Кухонный гарнитур, сделанный на заказ из настоящего дерева, принял на себя несколько слоёв ужасной зелёной краски. Тарелочки, тоненькие, будто бумажные, разлетелись о металлические стенки мусорного контейнера, а вместо них появились массивные глубокие «тазы», как называл их Буранов. Вместо «лилипутских» кружек, появились огромные, мужские «вёдра» и металлические, из которых пить горячий чай, что целовать раскалённую чугунную печную дверь. С паркетом, цвета красного дерева, он сделать ничего не смог. Но так только казалось. Пока кухня приобретала совершенно новые черты, полы заляпались краской; на гладкой некогда поверхности появились царапины от того, что Буранов передвигал мебель, столы и газовую плиту, из одного угла в другой. Из комнат исчезли балдахины, шёлковые накидки, подушки, шкафы-купе и махровые дорогие коврики, а вместо них появились совдеповские «гробы» из прессованных опилок, грубые ковры, ещё пыльные от кладовки, и комод с треснувшим зеркалом. Ничего не забыть, ничего не забыть! Из гостиной исчезли кожаные кресла и диван, их заменили потёртые, с торчащими нитками по бокам, ложа. Обои, которые клеила Вика, Буранов содрал и поклеил дешёвые, однотонные, в цвет свинцовому небу за окном. Только ванна осталась нетронутой. Однако, тюбики с кремами и прочим хламом, вместе с её вещами и драгоценностями, тоже перекочевали в подвал. Так прошло три недели.

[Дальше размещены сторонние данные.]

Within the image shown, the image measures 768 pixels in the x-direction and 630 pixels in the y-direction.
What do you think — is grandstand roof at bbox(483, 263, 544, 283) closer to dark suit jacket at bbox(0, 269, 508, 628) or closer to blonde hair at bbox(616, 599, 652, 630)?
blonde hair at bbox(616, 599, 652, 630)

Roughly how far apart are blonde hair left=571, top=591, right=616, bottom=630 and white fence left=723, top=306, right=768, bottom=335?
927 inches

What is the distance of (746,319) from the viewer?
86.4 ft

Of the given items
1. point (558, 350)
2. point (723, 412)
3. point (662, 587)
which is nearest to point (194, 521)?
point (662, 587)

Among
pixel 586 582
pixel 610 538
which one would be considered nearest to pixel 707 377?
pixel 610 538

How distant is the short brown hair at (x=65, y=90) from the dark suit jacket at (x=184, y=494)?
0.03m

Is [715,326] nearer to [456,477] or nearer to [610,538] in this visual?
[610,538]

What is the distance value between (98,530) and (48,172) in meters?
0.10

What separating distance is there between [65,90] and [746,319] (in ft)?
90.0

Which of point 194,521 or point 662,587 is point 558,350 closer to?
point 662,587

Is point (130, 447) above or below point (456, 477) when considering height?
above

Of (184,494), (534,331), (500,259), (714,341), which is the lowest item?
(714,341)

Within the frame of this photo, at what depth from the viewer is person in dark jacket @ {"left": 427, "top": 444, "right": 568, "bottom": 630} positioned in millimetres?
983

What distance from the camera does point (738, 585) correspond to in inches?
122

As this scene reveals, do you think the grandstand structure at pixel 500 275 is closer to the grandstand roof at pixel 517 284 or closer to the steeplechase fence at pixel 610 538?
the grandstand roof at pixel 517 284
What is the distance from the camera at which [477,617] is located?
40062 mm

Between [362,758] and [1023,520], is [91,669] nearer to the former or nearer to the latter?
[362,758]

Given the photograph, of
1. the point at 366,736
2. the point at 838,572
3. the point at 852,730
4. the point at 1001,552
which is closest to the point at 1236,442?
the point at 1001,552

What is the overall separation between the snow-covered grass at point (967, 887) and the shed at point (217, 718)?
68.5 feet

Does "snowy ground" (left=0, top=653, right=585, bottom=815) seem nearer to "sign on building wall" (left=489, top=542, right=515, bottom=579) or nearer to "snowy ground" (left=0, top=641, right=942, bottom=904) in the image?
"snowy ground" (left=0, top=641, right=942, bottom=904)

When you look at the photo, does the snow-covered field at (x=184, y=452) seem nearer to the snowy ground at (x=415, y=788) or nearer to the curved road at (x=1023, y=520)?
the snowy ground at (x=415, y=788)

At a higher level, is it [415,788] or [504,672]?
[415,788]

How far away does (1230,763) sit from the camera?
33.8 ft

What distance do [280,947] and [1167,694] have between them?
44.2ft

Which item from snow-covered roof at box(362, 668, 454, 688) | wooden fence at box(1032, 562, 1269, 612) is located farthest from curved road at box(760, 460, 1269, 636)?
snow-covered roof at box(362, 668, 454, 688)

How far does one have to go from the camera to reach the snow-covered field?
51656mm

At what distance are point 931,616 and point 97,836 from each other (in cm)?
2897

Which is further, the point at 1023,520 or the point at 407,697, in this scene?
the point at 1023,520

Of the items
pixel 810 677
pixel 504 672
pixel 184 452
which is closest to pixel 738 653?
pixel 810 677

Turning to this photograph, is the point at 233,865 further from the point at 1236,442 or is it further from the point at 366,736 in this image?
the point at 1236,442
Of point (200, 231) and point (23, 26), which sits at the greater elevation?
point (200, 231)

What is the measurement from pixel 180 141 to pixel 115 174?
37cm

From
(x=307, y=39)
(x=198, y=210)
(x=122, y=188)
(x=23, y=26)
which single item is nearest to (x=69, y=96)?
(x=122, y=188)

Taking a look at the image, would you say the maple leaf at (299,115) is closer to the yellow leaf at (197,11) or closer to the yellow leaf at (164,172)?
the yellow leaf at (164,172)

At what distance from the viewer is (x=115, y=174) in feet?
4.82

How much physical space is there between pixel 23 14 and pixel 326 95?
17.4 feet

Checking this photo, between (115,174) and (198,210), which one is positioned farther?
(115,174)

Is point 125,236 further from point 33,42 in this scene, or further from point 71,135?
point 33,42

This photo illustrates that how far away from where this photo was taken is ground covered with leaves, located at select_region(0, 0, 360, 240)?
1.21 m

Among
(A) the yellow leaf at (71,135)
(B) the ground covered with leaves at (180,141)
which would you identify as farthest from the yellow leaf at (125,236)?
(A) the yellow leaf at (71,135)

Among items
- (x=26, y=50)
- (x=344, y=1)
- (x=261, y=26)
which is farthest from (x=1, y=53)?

Совсем другое жилище. Урезанные на восемьдесят процентов воспоминания о ней. Однако, снова и снова, она приходила в его мозг, копошилась там, рассказывала истории, которые Буранов прекрасно знал и помнил.
Когда комнаты опустели, а они именно опустели, так как вещей Буранова хранилось в них немного, Виктор стал спокойнее. Теперь это был другой дом. Чтобы привычный запах, запах семейного живого счастья, не напоминал о прошлых годах, Буранов распылил в каждой комнате по три баллончика дорогого пихтового освежителя. Да, теперь в доме воняло, как в вокзальном туалете, зато никаких воспоминаний. Он так думал.
Итак, он спал. Пытаясь не думать о завещании, Виктор вспоминал каждый починенный им в это день кран, каждое лицо и каждый прыщик на этом лице. Когда же он уснул, вымотанный собственными мозговыми потугами, часы пробили два после полуночи. Эти круглые пластиковые часики, что теперь стояли на прикроватной тумбочке, Виктор купил на рынке за триста рублей. Вика никогда бы принесла в дом такую вещь.
Проспал он около часа, а потом его глаза сами открылись. Он не чувствовал сонливости, какая наваливается, когда тебя будят посреди ночи. Буранов словно лежал с закрытыми глазами, а потом резко открыл их, будто услышал скрип половиц рядом с кроватью. Но комната была пуста. В окно, французское, конечно, её любимое, врывался лунный свет, отчего всё кругом казалось покрытым серебрянкой. Сентябрьская прохлада врывалась сквозь приоткрытое окно. Древняя штора, которая тоже перекочевала в дом на замену прежней, поднималась и опускалась под дуновением холодного ветерка.